> _Короткое задание a_
Во сколько, согласно отрывку о немецком кино, идут вечерние сеансы в берлинских кинотеатрах?

> _Отрывок_
= = =

Анощенко Н. Д. «Кино в Германии». В немецком кино
Глава из книги Анощенко Н.Д. «Кино в Германии».
В немецком кино
Вполне естественно, что нас, как кинематографистов, в первый же вечер по прибытии в Берлин, несмотря на законную усталость после трудового мотания по нашим учреждениям, потянуло в кино. И вот, когда улицы заискрились яркими огнями электрических реклам, мы отправились на ближайшую к нам Ноллендорфскую площадь. Подробнее…
Две величественных здания, расположенных друг против друга, сияли огнем реклам и гербами одного из самых могущественных концернов Германской кинематографии «Уфа» («Uniwersum Film-Aktiengeselschaft»). Правое здание (если смотреть с площади по направлению Motz-strasse) почему-то напоминало мне наш московский Большой театр в дни пролетарских праздников или съездов, когда он весь искрится огнями бодрости и призыва.
Но здесь вместо наших эмблем, эмблем раскрепощенного труда, гордо блестят строгие щиты «Уфа», увенчанные… королевской короной! Неправда ли, как-то странно режут глаз (или уж так он устроен у нас, у русских) эти вездесущие короны в Германской республике? Но я, как «фотчик», фиксирую лишь в своем блокноте эту «невязку» и бодро вхожу в вестибюль этого пятиэтажного кино.
Первое, что обращает мое внимание — это поразительно маленькое помещение вестибюля и отсутствие очереди у кассы. Две-три пары неторопливо берут билеты, раздеваются (здесь гардероб рассчитан на 700—800 человек и работает поразительно быстро, точно и без свойственной нам тормошни) и чинно направляются по своим местам, ибо фойе в театре нет — просто его заменяет зрительный зал. Сейчас в берлинских кино сеансы идут три раза в вечер: в 5, 7 и 9 ч. вечера.

= = =

> _Исходные записи_
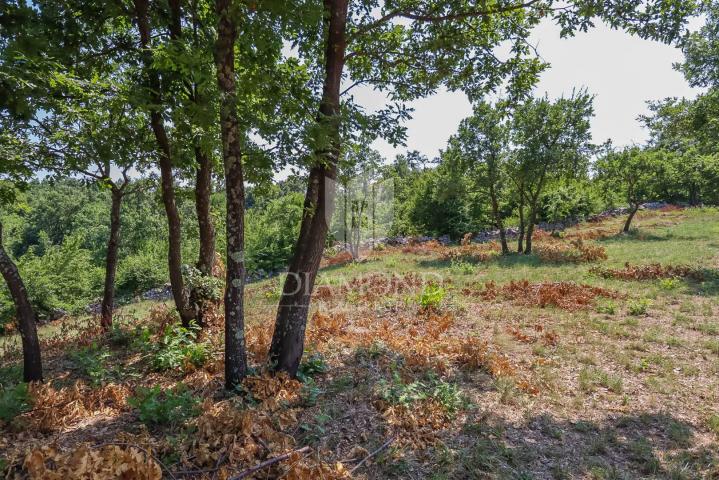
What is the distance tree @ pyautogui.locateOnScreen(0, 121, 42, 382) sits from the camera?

= = =

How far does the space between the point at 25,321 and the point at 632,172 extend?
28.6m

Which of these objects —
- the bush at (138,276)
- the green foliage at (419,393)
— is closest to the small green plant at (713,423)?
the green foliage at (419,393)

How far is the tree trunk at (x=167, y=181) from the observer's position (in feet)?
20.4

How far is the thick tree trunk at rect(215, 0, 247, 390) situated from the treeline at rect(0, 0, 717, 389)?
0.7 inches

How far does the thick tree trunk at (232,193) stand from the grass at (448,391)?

= = =

> _Короткое задание b_
Запишите в виде JSON-списка строк фрагмент записей, начиная со строки, где есть "How far is the thick", и заканчивая строкой, где есть "How far does the thick". Каждой строке соответствует один элемент списка, пустые строки пропустите.

> _Результат задания a_
В 5, 7 и 9 часов вечера.

> _Результат задания b_
[
  "How far is the thick tree trunk at rect(215, 0, 247, 390) situated from the treeline at rect(0, 0, 717, 389)?",
  "0.7 inches",
  "How far does the thick tree trunk at (232,193) stand from the grass at (448,391)?"
]